_Goal of the exercise_
When a line below contains the string "based", show that line.

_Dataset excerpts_
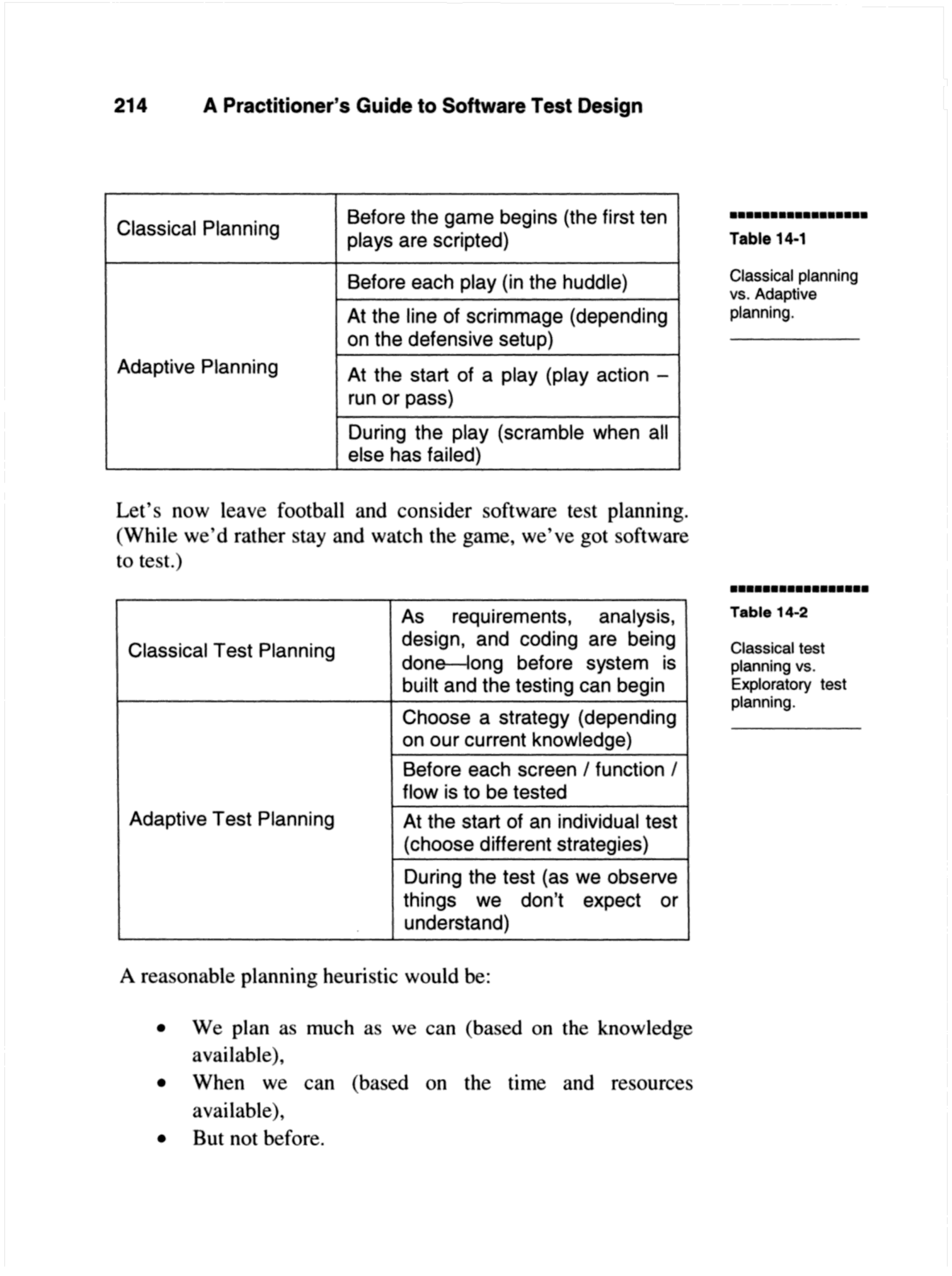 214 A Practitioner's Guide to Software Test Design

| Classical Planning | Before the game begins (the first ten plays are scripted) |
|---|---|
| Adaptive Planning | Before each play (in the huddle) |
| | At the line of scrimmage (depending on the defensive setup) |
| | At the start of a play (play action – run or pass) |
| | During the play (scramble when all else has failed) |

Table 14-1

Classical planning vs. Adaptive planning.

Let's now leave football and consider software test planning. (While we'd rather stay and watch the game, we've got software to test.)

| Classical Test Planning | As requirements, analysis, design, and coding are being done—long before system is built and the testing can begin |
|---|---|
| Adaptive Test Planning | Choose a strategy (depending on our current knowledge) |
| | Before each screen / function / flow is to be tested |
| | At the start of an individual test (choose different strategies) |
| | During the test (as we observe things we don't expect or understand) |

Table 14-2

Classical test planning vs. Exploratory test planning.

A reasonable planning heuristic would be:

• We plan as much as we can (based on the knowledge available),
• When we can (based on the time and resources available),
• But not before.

_Answer_
• We plan as much as we can (based on the knowledge available),
• When we can (based on the time and resources available),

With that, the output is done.